Your assignment is to determine which issues have "statistically significant" differences between political parties in this [1980s congressional voting data](https://archive.ics.uci.edu/ml/datasets/Congressional+Voting+Records). The data consists of 435 instances (one for each congressperson), a class (democrat or republican), and 16 binary attributes (yes or no for voting for or against certain issues). Be aware - there are missing values!

Your goals:

1. Load and clean the data (or determine the best method to drop observations when running tests)
2. Using hypothesis testing, find an issue that democrats support more than republicans with p < 0.01
3. Using hypothesis testing, find an issue that republicans support more than democrats with p < 0.01
4. Using hypothesis testing, find an issue where the difference between republicans and democrats has p > 0.1 (i.e. there may not be much of a difference)

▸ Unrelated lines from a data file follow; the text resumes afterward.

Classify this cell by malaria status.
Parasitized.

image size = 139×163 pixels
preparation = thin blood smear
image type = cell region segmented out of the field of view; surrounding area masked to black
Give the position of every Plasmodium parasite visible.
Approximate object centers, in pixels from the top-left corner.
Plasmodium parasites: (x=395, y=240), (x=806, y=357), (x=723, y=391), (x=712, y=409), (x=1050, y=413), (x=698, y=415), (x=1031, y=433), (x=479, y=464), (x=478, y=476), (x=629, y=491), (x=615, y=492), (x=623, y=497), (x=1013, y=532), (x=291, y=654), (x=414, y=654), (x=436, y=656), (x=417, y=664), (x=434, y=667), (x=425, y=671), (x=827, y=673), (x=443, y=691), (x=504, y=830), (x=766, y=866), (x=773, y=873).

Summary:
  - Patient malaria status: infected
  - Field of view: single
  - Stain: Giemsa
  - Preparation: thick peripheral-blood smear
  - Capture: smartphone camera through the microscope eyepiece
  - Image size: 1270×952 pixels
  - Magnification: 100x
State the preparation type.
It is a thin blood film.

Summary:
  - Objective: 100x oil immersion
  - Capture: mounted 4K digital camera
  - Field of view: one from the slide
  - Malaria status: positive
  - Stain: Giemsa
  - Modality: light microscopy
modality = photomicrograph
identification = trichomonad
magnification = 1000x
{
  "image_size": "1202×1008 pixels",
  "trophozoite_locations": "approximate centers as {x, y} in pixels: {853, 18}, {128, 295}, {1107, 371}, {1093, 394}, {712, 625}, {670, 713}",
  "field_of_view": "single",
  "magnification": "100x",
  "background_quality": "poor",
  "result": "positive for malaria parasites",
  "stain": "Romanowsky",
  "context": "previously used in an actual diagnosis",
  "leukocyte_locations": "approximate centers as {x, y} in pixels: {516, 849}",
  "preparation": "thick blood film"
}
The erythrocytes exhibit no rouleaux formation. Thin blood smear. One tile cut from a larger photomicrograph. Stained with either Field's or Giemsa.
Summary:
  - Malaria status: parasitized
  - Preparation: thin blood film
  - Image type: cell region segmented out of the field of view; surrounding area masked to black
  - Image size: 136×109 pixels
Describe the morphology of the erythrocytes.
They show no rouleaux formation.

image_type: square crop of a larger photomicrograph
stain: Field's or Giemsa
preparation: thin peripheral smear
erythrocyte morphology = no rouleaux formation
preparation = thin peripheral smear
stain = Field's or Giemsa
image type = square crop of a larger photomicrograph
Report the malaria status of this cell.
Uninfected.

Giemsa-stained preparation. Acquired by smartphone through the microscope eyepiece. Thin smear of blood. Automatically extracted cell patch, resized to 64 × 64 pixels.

Note that this data will involve *2 sample* t-tests, because you're comparing averages across two groups (republicans and democrats) rather than a single group against a null hypothesis.

Stretch goals:

1. Refactor your code into functions so it's easy to rerun with arbitrary variables
2. Apply hypothesis testing to your personal project data (for the purposes of this notebook you can type a summary of the hypothesis you formed and tested)

In [0]:
import pandas as pd
from scipy.stats import ttest_1samp, ttest_ind
import seaborn as sns

In [0]:
# Import csv and add headers
df = pd.read_csv('https://archive.ics.uci.edu/ml/machine-learning-databases/voting-records/house-votes-84.data',
                 names=['party', 'handicapped_infants', 'water_project', 'budget', 'physician_fee_freeze',
                         'el_salvador_aid', 'religious_groups', 'anti_satellite_ban', 'aid_to_contras',
                         'mx_missle', 'immigration', 'synfuels', 'education', 'right_to_sue', 'crime', 'duty_free_exports',
                         'south_africa_act'],
                 header=None)

In [12]:
df.head()

Unnamed: 0,party,handicapped_infants,water_project,budget,physician_fee_freeze,el_salvador_aid,religious_groups,anti_satellite_ban,aid_to_contras,mx_missle,immigration,synfuels,education,right_to_sue,crime,duty_free_exports,south_africa_act
0,republican,n,y,n,y,y,y,n,n,n,y,?,y,y,y,n,y
1,republican,n,y,n,y,y,y,n,n,n,n,n,y,y,y,n,?
2,democrat,?,y,y,?,y,y,n,n,n,n,y,n,y,y,n,n
3,democrat,n,y,y,n,?,y,n,n,n,n,y,n,y,n,n,y
4,democrat,y,y,y,n,y,y,n,n,n,n,y,?,y,y,y,y


In [0]:
# Replace yes with 1 and no with 0 and '?' with None
df = df.replace({'n': 0, 'y': 1, '?': None})

In [113]:
df.head()

Unnamed: 0,party,handicapped_infants,water_project,budget,physician_fee_freeze,el_salvador_aid,religious_groups,anti_satellite_ban,aid_to_contras,mx_missle,immigration,synfuels,education,right_to_sue,crime,duty_free_exports,south_africa_act
0,republican,0.0,1.0,0.0,1.0,1.0,1.0,0.0,0.0,0.0,1.0,,1.0,1.0,1.0,0.0,1.0
1,republican,0.0,1.0,0.0,1.0,1.0,1.0,0.0,0.0,0.0,0.0,0.0,1.0,1.0,1.0,0.0,
2,democrat,,1.0,1.0,,1.0,1.0,0.0,0.0,0.0,0.0,1.0,0.0,1.0,1.0,0.0,0.0
3,democrat,0.0,1.0,1.0,0.0,,1.0,0.0,0.0,0.0,0.0,1.0,0.0,1.0,0.0,0.0,1.0
4,democrat,1.0,1.0,1.0,0.0,1.0,1.0,0.0,0.0,0.0,0.0,1.0,,1.0,1.0,1.0,1.0


In [0]:
# Split df into two groups, democrats and republicans
dem = df[df['party'] == 'democrat']
rep = df[df['party'] == 'republican']

In [0]:
# Create a bills list
bills = ['handicapped_infants','water_project', 'budget',
         'physician_fee_freeze', 'el_salvador_aid', 'religious_groups',
         'anti_satellite_ban', 'aid_to_contras', 'mx_missle', 'immigration',
         'synfuels', 'education', 'right_to_sue', 'crime', 'duty_free_exports', 
         'south_africa_act']

## #2 Using hypothesis testing, find an issue that democrats support more than republicans with p < 0.01

In [0]:
# Create a func for a 2 sample t test to check that takes a bill as a parameter
def ttest_ind_bill(bill):
  return ttest_ind(dem[bill], rep[bill], nan_policy='omit')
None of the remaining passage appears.